Whenever insurance is used for counseling, the treatment must be “medically necessary,” which means that your therapist must give you a psychiatric diagnosis or label, such as depression or anxiety.
People use therapy for personal growth, for help coping with stressful life situations, and for marriage and family difficulties, for growth as a Christian, as well as for chronic and serious psychological problems. When you are self-paying, you are never labeled.


You want to choose your own therapist

Many insurance companies limit the choice of therapists. Some of these “preferred providers” offer good treatment, keep their clients’ interests foremost, and try to keep treatment brief without sacrificing quality. At times however, the insurance company asks the preferred providers to divide their loyalty between the client and the insurance company.
When you pay directly, you may seek consultation from a mental health professional for any reason you choose. Many clients prefer to choose their counselor personally and avoid seeing a therapist with a potential conflict of interest between the client and the insurance company. Other clients may want to work with a therapist who was highly recommended or has some type of religious/faith background but may not be on the company or preferred provider list.

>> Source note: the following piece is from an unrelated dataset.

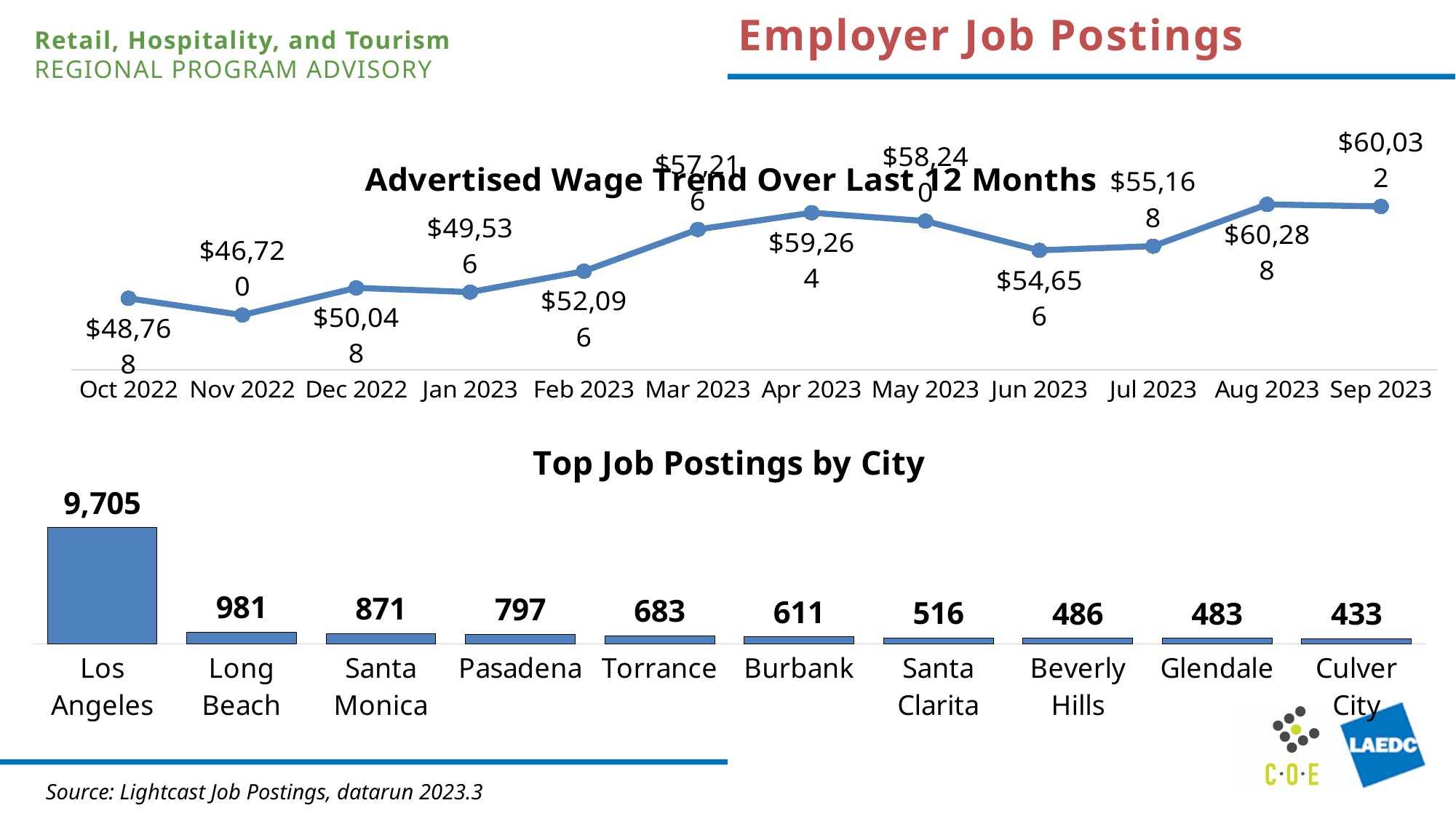
In the 'Top Job Postings by City' chart, how many job postings does Burbank have? 611 In the 'Advertised Wage Trend Over Last 12 Months' chart, what is the advertised wage for Aug 2023? $60,288 In the 'Top Job Postings by City' chart, how many cities are shown? 10 In the 'Top Job Postings by City' chart, how many job postings does Los Angeles have? 9,705 In the 'Advertised Wage Trend Over Last 12 Months' chart, is the advertised wage higher in Mar 2023 or Jun 2023? Mar 2023 What type of chart is 'Advertised Wage Trend Over Last 12 Months'? Line chart In the 'Advertised Wage Trend Over Last 12 Months' chart, which month has the lowest advertised wage? Nov 2022 In the 'Top Job Postings by City' chart, which city has the fewest job postings? Culver City In the 'Advertised Wage Trend Over Last 12 Months' chart, what is the advertised wage for Nov 2022? $46,720 In the 'Advertised Wage Trend Over Last 12 Months' chart, how many months are plotted? 12 In the 'Top Job Postings by City' chart, what is the difference in job postings between Long Beach and Santa Monica? 110 What type of chart is 'Top Job Postings by City'? Bar chart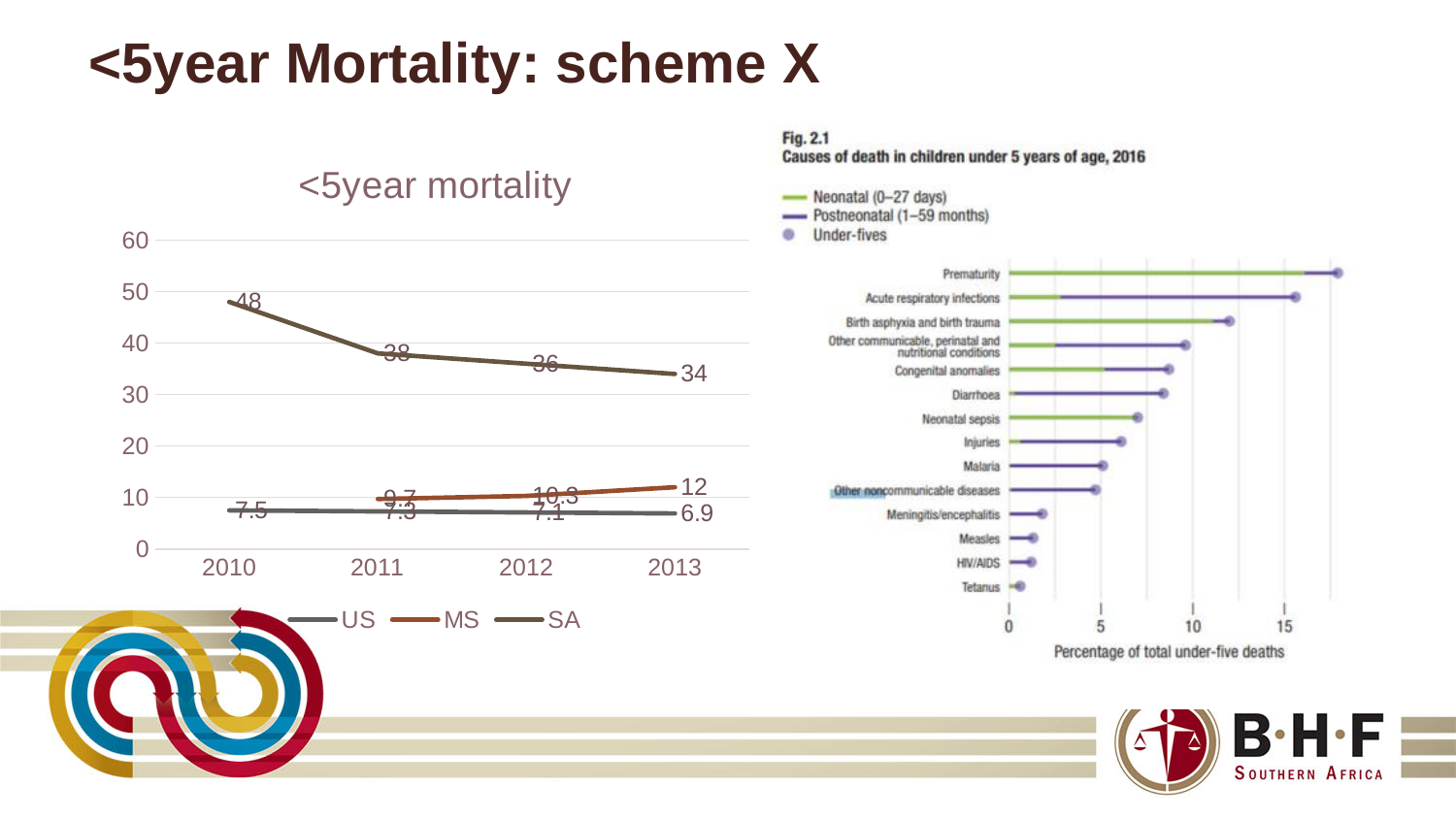
In the '<5year mortality' chart, what is the value for US in 2013? 6.9 In the '<5year mortality' chart, how many series does the legend list? 3 In the '<5year mortality' chart, what is the value for SA in 2013? 34 In the '<5year mortality' chart, which series has the highest values across all years? SA In the 'Fig. 2.1 Causes of death in children under 5 years of age, 2016' chart, is the value for Prematurity greater or less than 15? greater In the '<5year mortality' chart, what is the value for SA in 2010? 48 In the '<5year mortality' chart, what is the value for MS in 2013? 12 In the 'Fig. 2.1 Causes of death in children under 5 years of age, 2016' chart, which cause has the lowest percentage of total under-five deaths? Tetanus In the 'Fig. 2.1 Causes of death in children under 5 years of age, 2016' chart, which cause has the highest percentage of total under-five deaths? Prematurity In the '<5year mortality' chart, does the SA series rise or fall from 2010 to 2013? fall In the '<5year mortality' chart, which is larger in 2013, MS or US? MS In the '<5year mortality' chart, by how much did the SA value fall from 2010 to 2013? 14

You want to choose the type and length of treatment

Managed care programs often limit the choice of therapy. While some interfere very little with the consumer’s choice of type or length of therapy, others make many of the important treatment decisions—the length of treatment, the type of therapy, the use of medication, and referral to self-help groups instead of professional services. Some companies provide only ultra-brief therapy and referrals.
Self-paying for therapy may be necessary in order to receive the type and length of treatment needed. You don’t want a managed care employee making judgments about you. When managed care is responsible for payment, they have the power to influence your treatment. A company employee evaluates your motivation, the severity of your problem, and your progress and makes treatment recommendations. The therapist must take the company’s recommendations into consideration or risk losing the contract to work with the company altogether. Many clients prefer paying for their own treatment to eliminate influence from an outsider.